Imran tertawa dan berhasil memancing Dahayu untuk melakukan hal serupa. Kedua orang tersebut meneruskan obrolan hingga pesanan mereka diantarkan oleh pegawai restoran.
"Aku dengar, mantan suamimu sudah punya dua anak. Dan sekarang istrinya tengah hamil anak ketiga," tukas pria berambut belah tengah di sela-sela mengunyah.
"Hmm, Mas kayaknya pengamat dunia gosip," timpal Dahayu.
"Karena aku baru sadar, kalau selama satu tahun terakhir menjalin kerjasama dengan perusahaan dia."
"Loh, kok, aku nggak tau?"
"Memangnya harus tau?"
"Aku ... masih punya saham di perusahaan inti. Mas Zayan maksa, padahal udah kuminta buat dialihkan ke anak-anak, tapi dia tolak."
"Komisaris?"
"Pemegang saham doang. Semuanya di bawah kendali Mas Zay dan Ferdi, serta Mas Malik."
"Oh, begitu. Aku kerjasama dengan Pak Malik dan Bu Novi."
"Perusahaan cabang berarti."
"Memangnya berapa banyak perusahaan di Grup Hatim itu?"
"Nanti kucek lagi di laporan. Lupa, saking banyaknya."
"Pantesan dulu kamu kesengsem berat sama dia, sampai-sampai nggak noleh ke aku yang gagah rupawan ini."

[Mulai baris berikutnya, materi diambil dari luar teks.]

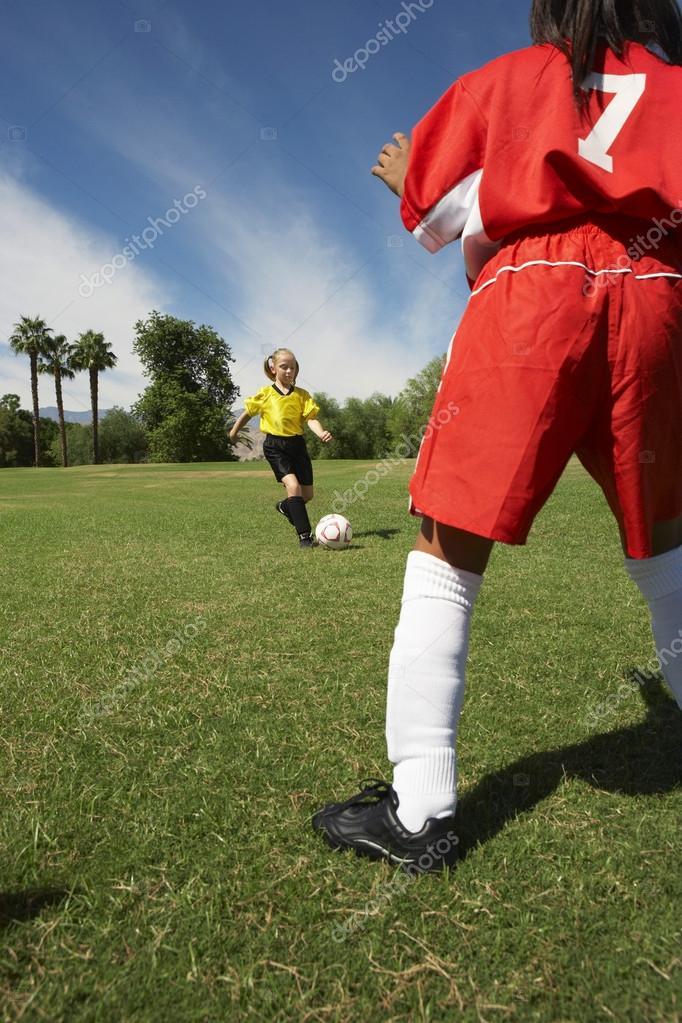 Fotos Chicas Jugando Al Futbol Dos Chicas Jugando Al Futbol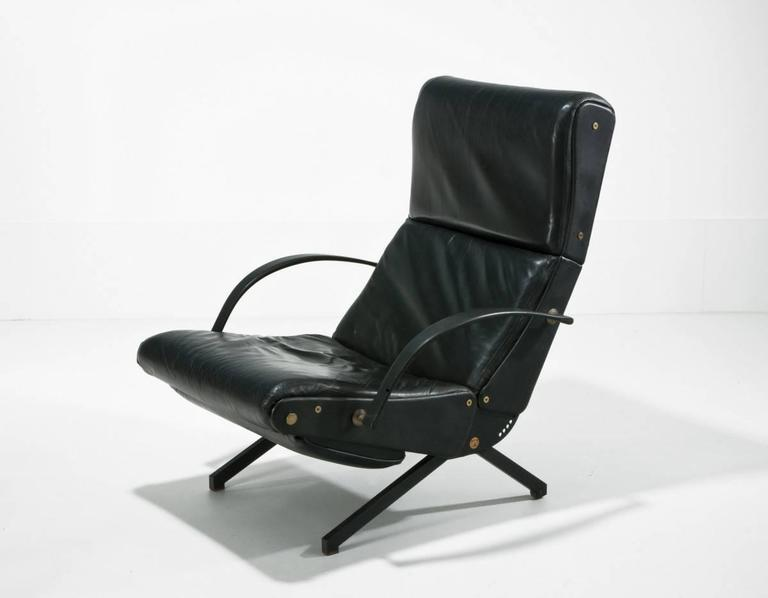 Classic lounge chair Model 'P40' by Osvaldo Borsani for Tecno. Upholstered in original black leather, nicely aged but in very good condition. The base is black lacquered metal with brass detail.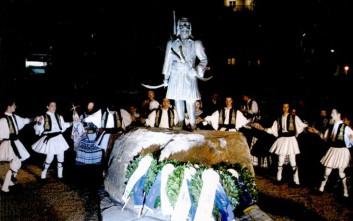 Έκλεψαν τον οπλισμό και δεύτερου αγάλματος στη Θεσσαλονίκη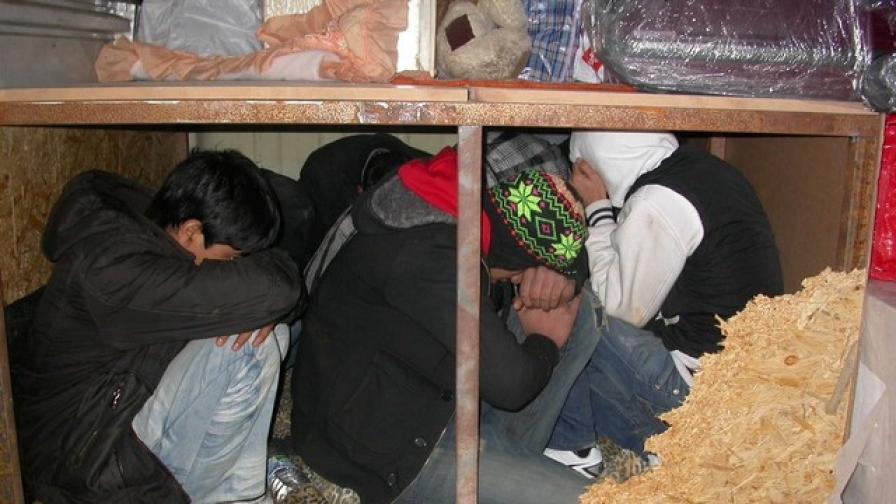 Нелегални имигранти заловени на българо-турската граница (снимка от 4 янвуари 2011)
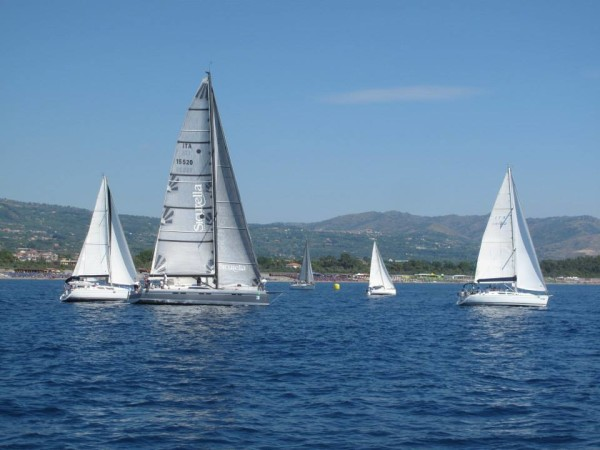 lni-riposto-etna-sea-race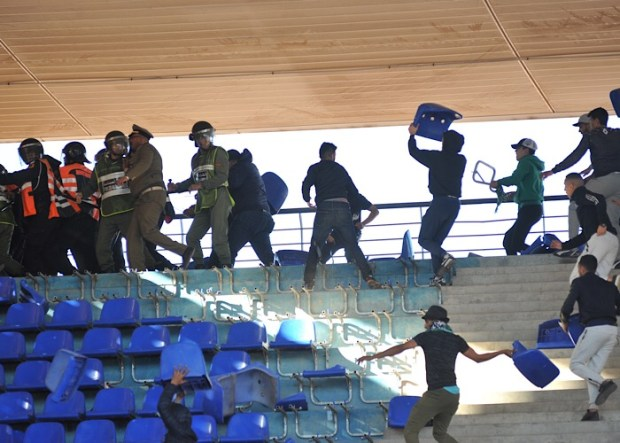 الجمهور يديرها والفرقة تخلّص.. عقوبات في حق الرجاء بعد شغب مراكش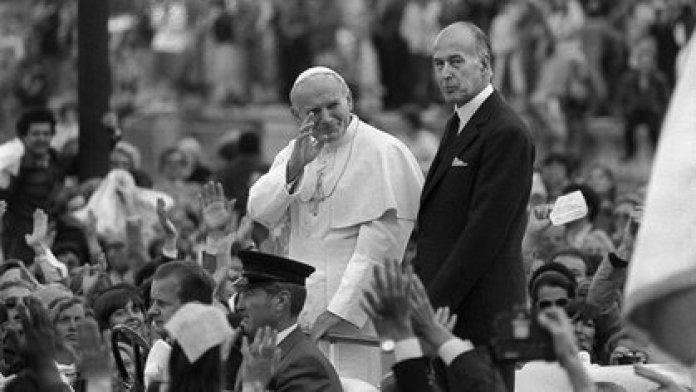 Giscard d'Estaing junto al papa Juan Pablo II en 1980 (AFP)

Dahayu spontan melemparkan gumpalan tisu karena kesal digodai teman semasa kuliah dulu. Imran adalah salah satu lelaki yang cukup dekat dengan Dahayu dan ketiga sahabatnya. Namun, pria berkumis tipis langsung menjauh saat mengetahui bila Dahayu tengah menjalin hubungan serius dengan Zayan.
Dahayu sempat bingung karena Imran bersikap seperti itu tanpa sebab yang jelas. Namun, dia tidak punya kesempatan untuk bertanya, karena terlalu sibuk dengan urusannya sendiri. Terutama karena tengah dilanda asmara pada Zayan.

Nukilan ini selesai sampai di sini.